Exercise passage →
▼
Meet the Author
I have developed a blend of learning
methods (online programs, workshops, telephonic
sessions, etc) for training the general public,
lay health guides and health care practitioners
about motivating healthy habits. I also work with
organizations and their leaders to create synergistic,
top-down and bottom-up approaches that promote
healthy habits, both inside and outside of organizations.
I look for opportunities to work outcome researchers
in evaluating complex process innovations. Read
on to learn more about my background and my fascination
with resistant behavior.
I am a family physician (25-years
in practice), process researcher, trainer (online/offline)
and motivational guide. After graduating from
Nottingham Medical School (1972-1977) and completing
my vocational training in general practice in
England, I moved to the U.S.A. in 1982 and became
a Board-certified family physician. I have been
a Professor of Family Medicine and Nursing at
the University of Rochester, New York since 2001.
I have given presentations on motivating health
behavior change in over 16 countries
Beyond My Fascination with Resistant Behaviors
My fascination with resistant behaviors
began early in my career, with a special interest
in the secondary prevention of alcohol problems.
I became curious about why people inflict harm
on themselves despite the apparent absence of
benefits. But this judgment represented my perceptions
and values, not the patient's perspective.
Beyond Professional Judgment
To avoid being judgmental about
patients, I tried to see the world through their
eyes. I listened to my patients to discover the
benefits of their unhealthy behaviors. In contrast
to my perceptions and values, patients commonly
maximized the benefits and minimized the harm
of their unhealthy habits. I remain fascinated
in the determinants of, and the driving forces
for unhealthy behaviors, such as unconscious emotions
(e.g., acting out suppressed anger in self-destructive
ways) and avoidance of feelings (e.g., using alcohol
to treat social anxiety).
▲
Parts of the exercise →
A. Quote the author biography from "Meet the Author" up to and including "with resistant behavior.".
B. Answer these questions using the author biography:
(i) Which medical school did the author graduate from?
(ii) Since what year has the author been a Professor of Family Medicine and Nursing at the University of Rochester?
(iii) In what area did the author have a special interest early in their career?
The rows that come next have no connection to the author biography.

Material shown →
▼
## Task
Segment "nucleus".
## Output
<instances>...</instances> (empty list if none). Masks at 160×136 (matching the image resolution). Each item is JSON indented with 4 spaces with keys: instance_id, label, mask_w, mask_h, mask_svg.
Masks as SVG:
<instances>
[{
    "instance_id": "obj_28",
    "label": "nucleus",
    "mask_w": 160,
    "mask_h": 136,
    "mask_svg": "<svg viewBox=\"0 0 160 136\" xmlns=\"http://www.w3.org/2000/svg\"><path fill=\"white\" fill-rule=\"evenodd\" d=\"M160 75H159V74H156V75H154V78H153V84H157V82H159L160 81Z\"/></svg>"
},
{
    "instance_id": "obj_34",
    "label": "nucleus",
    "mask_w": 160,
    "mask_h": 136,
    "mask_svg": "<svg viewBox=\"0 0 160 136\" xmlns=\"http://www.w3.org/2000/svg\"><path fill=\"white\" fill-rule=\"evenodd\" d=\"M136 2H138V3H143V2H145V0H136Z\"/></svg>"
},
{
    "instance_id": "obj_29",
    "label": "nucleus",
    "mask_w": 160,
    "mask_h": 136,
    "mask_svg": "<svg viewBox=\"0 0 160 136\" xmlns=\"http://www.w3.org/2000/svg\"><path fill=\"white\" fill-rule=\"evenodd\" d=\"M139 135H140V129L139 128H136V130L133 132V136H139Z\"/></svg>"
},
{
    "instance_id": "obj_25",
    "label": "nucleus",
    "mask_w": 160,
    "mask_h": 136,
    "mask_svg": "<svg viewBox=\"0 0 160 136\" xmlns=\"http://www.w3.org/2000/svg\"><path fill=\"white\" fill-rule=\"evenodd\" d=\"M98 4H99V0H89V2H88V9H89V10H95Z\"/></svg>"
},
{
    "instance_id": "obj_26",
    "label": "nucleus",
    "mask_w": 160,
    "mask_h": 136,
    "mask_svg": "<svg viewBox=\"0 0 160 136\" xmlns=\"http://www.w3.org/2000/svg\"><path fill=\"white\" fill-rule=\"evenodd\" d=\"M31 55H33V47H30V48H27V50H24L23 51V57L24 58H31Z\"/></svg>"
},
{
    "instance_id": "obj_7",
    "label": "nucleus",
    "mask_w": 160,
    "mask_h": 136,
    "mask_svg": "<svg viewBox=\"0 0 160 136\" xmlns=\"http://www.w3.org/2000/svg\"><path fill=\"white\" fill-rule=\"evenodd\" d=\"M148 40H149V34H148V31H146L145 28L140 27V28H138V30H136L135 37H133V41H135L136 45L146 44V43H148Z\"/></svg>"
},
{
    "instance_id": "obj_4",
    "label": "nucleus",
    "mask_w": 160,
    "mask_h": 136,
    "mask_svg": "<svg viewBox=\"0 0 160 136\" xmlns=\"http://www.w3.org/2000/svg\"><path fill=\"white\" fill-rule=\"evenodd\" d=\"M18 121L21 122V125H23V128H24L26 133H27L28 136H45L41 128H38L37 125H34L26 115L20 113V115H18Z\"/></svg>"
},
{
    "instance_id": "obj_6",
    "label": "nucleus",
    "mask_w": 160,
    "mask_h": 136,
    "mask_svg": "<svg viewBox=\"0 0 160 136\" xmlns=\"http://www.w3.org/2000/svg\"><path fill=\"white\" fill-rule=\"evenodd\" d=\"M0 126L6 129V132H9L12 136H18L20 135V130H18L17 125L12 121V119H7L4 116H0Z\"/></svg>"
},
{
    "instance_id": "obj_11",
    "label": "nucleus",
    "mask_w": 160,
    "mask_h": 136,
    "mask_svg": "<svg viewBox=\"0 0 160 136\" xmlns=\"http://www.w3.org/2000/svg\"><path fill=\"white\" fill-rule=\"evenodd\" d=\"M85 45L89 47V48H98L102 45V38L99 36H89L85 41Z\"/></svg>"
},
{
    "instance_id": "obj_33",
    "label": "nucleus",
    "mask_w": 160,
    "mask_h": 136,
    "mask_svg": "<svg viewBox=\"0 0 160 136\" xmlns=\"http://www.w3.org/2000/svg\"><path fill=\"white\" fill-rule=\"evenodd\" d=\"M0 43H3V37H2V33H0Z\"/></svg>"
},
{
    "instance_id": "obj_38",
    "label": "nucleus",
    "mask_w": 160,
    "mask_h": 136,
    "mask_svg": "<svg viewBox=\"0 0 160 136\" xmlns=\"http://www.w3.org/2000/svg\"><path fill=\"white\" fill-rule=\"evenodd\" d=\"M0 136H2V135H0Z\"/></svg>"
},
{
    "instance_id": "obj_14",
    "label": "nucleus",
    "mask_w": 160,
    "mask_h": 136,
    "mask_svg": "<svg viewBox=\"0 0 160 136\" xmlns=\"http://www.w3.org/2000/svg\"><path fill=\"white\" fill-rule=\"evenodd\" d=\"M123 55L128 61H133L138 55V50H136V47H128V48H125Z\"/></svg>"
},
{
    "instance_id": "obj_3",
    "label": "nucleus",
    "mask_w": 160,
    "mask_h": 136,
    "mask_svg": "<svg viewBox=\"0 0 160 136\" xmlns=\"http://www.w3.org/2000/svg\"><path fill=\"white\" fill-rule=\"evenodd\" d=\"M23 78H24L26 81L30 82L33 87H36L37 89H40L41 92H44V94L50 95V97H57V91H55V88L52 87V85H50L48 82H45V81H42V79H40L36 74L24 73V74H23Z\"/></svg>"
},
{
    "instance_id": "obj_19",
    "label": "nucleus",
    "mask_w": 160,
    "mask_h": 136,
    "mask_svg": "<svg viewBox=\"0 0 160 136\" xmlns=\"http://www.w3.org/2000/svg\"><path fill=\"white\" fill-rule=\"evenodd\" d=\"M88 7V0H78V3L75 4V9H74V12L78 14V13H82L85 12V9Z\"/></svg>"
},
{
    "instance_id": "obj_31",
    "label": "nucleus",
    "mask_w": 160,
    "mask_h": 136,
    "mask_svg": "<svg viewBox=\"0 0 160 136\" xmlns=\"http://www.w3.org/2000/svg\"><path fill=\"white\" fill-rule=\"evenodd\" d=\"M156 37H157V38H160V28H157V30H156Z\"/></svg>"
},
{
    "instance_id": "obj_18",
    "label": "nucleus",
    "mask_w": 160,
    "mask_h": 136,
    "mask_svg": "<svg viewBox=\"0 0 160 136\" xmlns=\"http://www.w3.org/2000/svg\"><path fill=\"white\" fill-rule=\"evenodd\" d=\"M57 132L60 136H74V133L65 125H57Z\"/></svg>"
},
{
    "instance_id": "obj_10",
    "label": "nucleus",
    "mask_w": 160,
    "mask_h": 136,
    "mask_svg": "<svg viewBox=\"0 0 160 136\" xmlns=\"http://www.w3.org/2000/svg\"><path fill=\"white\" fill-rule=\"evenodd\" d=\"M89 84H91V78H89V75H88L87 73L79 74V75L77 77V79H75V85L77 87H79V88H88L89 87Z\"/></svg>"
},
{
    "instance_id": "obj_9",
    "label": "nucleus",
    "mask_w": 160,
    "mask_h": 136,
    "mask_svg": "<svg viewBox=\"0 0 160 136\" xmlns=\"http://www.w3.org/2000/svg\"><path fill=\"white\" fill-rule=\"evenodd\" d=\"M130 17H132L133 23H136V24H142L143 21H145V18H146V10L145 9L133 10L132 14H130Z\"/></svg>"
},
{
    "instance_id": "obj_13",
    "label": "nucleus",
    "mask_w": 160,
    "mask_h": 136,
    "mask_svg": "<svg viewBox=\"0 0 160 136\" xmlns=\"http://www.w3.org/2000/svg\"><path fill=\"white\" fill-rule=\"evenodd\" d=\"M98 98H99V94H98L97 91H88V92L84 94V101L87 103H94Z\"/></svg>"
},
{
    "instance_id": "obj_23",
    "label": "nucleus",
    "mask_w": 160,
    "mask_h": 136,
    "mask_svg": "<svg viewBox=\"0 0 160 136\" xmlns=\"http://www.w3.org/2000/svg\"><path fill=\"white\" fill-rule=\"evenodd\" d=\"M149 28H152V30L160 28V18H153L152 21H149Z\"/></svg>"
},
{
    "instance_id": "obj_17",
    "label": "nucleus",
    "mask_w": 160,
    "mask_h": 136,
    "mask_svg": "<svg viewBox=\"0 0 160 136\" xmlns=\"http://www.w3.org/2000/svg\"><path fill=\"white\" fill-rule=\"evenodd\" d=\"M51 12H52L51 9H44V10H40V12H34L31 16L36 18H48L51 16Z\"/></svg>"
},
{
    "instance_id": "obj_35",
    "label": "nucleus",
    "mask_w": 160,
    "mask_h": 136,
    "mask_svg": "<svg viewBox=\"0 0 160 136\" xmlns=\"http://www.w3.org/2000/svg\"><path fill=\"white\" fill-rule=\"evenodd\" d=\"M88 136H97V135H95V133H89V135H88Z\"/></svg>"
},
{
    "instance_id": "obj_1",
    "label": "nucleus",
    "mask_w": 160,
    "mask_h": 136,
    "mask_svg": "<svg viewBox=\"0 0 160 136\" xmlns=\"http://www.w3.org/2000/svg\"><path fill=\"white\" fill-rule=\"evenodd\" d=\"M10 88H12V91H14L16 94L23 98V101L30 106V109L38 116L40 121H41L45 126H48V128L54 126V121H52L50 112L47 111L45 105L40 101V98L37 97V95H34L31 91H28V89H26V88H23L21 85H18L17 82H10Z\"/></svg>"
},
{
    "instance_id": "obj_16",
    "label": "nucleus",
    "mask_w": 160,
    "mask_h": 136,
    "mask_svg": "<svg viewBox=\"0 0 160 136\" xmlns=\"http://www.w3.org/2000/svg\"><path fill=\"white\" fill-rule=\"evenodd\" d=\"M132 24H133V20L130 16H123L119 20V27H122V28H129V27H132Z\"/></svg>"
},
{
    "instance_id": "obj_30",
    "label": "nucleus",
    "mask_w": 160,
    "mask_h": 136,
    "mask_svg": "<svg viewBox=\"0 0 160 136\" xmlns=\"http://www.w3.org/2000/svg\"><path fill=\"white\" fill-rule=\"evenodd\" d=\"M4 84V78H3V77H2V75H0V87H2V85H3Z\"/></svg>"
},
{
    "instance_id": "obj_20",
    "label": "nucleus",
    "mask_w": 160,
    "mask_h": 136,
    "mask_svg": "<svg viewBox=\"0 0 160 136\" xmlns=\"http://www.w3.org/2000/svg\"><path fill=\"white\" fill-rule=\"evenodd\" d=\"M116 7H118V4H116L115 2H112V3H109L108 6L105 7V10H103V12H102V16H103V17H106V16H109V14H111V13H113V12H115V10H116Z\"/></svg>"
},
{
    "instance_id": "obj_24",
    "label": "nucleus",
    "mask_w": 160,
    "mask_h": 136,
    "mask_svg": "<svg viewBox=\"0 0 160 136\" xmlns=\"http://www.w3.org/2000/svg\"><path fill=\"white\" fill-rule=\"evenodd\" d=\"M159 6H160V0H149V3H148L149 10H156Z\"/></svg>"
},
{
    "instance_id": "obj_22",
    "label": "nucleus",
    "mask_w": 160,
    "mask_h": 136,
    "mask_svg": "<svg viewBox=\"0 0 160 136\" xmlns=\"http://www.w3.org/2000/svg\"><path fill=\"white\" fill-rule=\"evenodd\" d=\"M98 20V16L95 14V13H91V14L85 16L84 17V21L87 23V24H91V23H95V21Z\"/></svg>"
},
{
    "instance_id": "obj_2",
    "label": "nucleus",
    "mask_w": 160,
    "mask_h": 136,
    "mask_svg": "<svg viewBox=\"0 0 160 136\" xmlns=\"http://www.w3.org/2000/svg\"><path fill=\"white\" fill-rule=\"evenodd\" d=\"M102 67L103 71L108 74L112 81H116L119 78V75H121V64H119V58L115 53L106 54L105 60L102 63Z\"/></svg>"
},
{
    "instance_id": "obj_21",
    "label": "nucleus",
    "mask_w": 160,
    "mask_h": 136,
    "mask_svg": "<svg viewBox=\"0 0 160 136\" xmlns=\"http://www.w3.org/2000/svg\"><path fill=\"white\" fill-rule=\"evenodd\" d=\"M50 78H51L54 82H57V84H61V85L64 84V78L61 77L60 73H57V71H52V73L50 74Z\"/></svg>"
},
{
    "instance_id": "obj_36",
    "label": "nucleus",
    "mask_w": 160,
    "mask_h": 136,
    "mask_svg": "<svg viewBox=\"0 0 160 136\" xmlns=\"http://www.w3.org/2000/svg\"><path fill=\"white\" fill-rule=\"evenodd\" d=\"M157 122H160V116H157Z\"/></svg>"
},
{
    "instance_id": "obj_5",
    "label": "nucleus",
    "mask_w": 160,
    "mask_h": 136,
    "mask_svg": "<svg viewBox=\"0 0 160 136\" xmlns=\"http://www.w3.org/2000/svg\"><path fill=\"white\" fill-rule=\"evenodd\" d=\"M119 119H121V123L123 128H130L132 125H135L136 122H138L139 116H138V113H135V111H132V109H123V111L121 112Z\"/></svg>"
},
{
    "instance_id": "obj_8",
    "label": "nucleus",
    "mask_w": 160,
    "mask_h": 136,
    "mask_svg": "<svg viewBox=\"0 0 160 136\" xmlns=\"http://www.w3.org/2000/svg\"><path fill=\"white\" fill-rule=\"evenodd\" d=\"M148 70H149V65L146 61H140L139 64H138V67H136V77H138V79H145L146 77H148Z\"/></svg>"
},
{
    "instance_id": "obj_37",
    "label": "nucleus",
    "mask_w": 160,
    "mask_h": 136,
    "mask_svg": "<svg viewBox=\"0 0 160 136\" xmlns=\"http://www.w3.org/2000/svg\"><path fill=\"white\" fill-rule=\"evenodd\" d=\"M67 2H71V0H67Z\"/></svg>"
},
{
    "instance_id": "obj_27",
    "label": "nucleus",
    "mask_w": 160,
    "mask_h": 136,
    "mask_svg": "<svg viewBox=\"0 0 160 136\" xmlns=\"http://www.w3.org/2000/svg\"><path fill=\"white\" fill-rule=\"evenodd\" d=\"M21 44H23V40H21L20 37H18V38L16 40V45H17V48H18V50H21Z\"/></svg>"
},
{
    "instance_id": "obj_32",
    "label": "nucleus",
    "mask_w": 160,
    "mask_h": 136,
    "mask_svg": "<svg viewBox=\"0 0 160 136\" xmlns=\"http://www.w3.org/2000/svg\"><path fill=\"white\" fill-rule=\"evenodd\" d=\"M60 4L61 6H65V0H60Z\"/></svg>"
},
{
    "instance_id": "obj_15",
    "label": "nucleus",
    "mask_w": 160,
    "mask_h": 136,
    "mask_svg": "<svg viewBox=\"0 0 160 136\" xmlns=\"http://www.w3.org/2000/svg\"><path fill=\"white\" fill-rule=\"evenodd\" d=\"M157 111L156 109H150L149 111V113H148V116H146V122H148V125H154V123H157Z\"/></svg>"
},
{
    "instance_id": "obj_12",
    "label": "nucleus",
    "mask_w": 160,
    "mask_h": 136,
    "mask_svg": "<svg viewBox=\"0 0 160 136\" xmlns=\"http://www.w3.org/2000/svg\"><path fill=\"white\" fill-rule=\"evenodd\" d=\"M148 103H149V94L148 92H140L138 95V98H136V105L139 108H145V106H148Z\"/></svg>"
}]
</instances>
▲
Exercise results →
A.
Meet the Author
I have developed a blend of learning
methods (online programs, workshops, telephonic
sessions, etc) for training the general public,
lay health guides and health care practitioners
about motivating healthy habits. I also work with
organizations and their leaders to create synergistic,
top-down and bottom-up approaches that promote
healthy habits, both inside and outside of organizations.
I look for opportunities to work outcome researchers
in evaluating complex process innovations. Read
on to learn more about my background and my fascination
with resistant behavior.

B.
(i) Nottingham Medical School
(ii) 2001
(iii) The secondary prevention of alcohol problems